Work instructions = Render the records below as a Markdown table with the columns Row and Record line, beginning at the line that contains "How far are" and stopping after the line that contains "80.6 inches". Include only those lines, number each one, and leave out blank lines.
BEGIN Records shown
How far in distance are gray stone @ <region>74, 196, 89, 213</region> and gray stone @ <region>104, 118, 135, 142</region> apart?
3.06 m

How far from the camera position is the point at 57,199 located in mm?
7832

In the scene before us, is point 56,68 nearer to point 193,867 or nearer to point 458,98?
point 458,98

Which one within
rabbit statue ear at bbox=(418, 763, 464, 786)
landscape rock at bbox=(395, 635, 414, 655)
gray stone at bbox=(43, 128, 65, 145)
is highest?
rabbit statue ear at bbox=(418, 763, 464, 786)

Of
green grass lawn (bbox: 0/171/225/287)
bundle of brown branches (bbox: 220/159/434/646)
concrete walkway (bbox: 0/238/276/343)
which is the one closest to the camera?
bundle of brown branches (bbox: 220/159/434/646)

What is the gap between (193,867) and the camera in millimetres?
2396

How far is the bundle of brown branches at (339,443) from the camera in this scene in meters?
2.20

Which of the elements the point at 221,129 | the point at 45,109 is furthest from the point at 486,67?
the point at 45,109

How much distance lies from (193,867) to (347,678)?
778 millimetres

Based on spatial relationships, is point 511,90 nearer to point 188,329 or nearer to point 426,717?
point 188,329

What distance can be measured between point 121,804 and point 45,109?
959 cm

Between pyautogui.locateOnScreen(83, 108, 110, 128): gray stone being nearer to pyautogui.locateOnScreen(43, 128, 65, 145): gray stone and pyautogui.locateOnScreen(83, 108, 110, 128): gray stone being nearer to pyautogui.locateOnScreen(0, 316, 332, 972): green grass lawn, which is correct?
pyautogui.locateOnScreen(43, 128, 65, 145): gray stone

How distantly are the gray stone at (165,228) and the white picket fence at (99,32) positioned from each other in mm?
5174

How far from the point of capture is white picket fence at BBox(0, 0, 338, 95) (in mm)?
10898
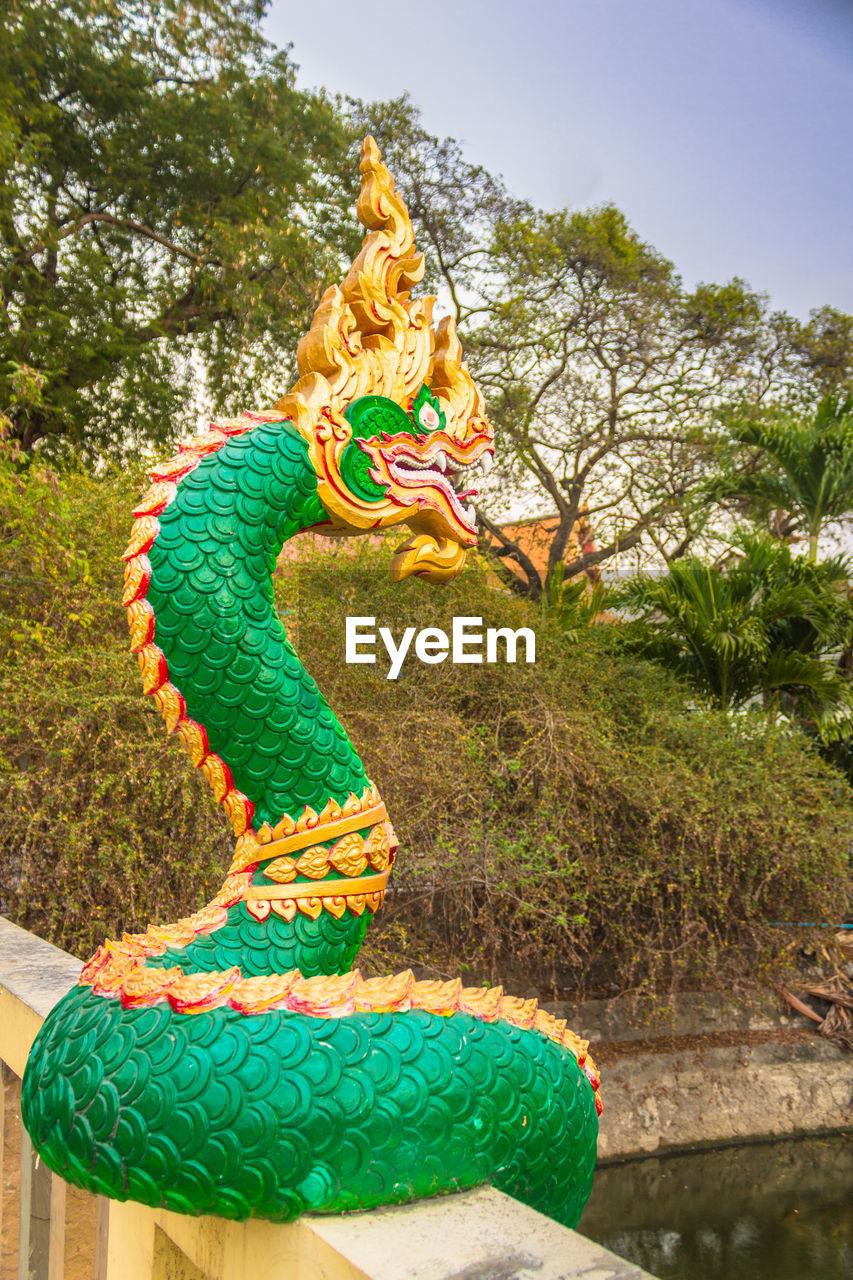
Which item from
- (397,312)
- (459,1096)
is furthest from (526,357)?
(459,1096)

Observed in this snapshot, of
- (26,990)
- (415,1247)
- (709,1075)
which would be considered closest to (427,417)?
(415,1247)

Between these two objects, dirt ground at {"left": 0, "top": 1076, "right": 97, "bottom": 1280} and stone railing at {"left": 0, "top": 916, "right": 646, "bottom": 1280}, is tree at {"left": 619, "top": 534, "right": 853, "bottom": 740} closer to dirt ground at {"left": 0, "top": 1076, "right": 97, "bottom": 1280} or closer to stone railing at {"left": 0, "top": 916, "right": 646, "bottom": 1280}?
dirt ground at {"left": 0, "top": 1076, "right": 97, "bottom": 1280}

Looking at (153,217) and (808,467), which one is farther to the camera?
(153,217)

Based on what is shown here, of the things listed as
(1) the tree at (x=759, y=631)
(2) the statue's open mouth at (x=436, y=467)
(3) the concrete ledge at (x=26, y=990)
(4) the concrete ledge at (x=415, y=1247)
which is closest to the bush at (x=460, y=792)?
(1) the tree at (x=759, y=631)

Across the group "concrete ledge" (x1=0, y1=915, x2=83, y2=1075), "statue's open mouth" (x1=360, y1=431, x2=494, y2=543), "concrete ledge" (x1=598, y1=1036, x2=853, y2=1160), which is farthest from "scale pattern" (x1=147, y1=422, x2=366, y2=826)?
"concrete ledge" (x1=598, y1=1036, x2=853, y2=1160)

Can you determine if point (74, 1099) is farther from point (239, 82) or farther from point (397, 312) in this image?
point (239, 82)

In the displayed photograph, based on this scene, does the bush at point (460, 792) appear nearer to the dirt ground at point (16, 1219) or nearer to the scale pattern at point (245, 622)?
the dirt ground at point (16, 1219)

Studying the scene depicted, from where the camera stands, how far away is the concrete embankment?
561 centimetres

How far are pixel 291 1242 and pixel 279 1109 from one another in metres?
0.13

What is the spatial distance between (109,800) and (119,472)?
80.6 inches

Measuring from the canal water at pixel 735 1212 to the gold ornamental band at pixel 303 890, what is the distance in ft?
14.0

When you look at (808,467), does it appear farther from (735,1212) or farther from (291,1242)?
(291,1242)

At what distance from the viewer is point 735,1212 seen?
506 centimetres

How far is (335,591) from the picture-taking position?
5652mm
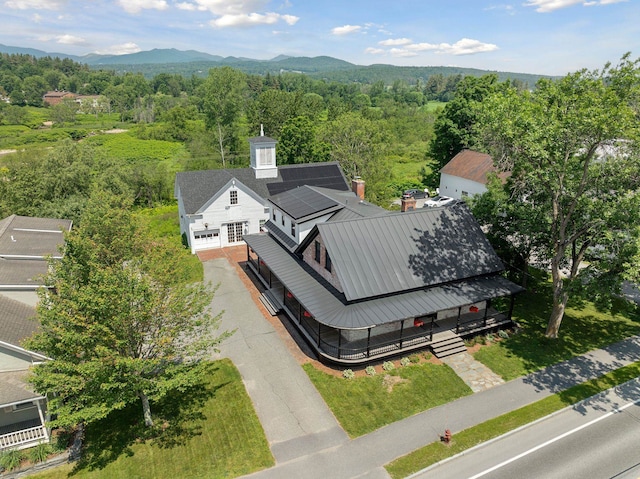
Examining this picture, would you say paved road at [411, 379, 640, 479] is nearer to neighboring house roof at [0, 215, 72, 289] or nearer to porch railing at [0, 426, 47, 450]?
porch railing at [0, 426, 47, 450]

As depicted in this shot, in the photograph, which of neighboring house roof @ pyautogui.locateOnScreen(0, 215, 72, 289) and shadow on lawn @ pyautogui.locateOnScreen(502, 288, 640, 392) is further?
neighboring house roof @ pyautogui.locateOnScreen(0, 215, 72, 289)

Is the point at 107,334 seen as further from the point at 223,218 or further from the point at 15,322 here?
the point at 223,218

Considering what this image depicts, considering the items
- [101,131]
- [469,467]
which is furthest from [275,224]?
[101,131]

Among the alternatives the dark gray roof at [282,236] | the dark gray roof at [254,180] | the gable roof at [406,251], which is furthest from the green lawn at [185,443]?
the dark gray roof at [254,180]

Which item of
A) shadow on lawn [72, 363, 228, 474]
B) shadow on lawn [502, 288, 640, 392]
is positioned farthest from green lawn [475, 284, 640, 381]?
shadow on lawn [72, 363, 228, 474]

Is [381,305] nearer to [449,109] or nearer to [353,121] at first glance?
[353,121]

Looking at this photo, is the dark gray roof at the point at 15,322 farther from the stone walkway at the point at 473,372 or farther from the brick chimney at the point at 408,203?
the brick chimney at the point at 408,203
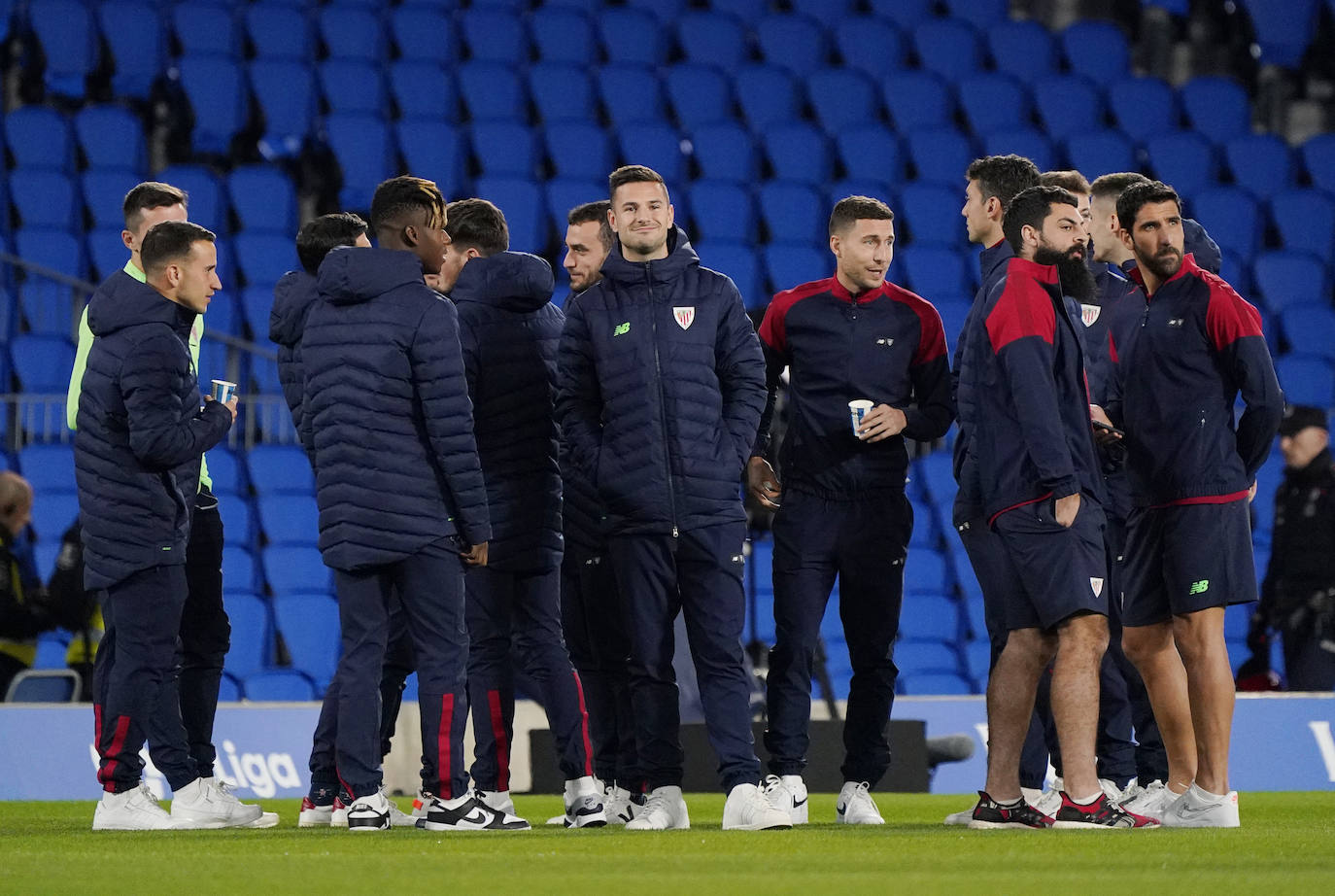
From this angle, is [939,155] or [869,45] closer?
[939,155]

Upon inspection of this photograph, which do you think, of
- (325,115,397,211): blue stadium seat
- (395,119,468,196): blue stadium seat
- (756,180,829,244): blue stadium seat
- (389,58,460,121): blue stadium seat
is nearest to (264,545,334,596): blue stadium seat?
(325,115,397,211): blue stadium seat

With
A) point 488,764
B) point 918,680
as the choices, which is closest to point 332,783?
point 488,764

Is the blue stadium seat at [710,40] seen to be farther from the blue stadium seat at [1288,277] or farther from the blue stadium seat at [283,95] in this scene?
the blue stadium seat at [1288,277]

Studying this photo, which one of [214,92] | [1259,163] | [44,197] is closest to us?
[44,197]

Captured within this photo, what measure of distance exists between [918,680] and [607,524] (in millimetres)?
5363

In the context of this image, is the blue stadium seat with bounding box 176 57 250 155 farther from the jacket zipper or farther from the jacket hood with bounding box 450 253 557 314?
the jacket zipper

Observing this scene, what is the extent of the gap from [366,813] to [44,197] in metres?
8.33

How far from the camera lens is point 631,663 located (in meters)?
5.76

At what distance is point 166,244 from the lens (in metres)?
5.93

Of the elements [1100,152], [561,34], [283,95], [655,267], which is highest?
[561,34]

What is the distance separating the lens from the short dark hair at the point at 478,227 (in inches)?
251

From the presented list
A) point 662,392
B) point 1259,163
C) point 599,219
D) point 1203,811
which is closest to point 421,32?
point 1259,163

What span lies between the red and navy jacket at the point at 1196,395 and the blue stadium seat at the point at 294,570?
615 cm

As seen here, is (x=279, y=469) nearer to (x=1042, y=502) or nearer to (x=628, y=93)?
(x=628, y=93)
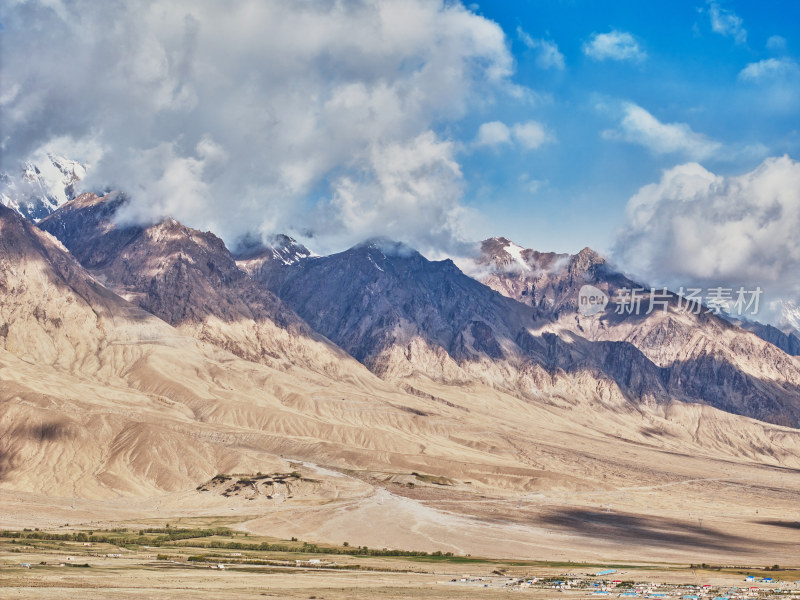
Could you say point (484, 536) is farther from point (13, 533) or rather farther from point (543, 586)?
point (13, 533)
END Records shown
Output of the task =
| Row | Record line |
|---|---|
| 1 | How far are pixel 291 1242 and pixel 279 1109 from one another in metres? |
| 2 | 0.13 |
| 3 | What is the spatial distance between (109,800) and (119,472)? |
| 4 | 80.6 inches |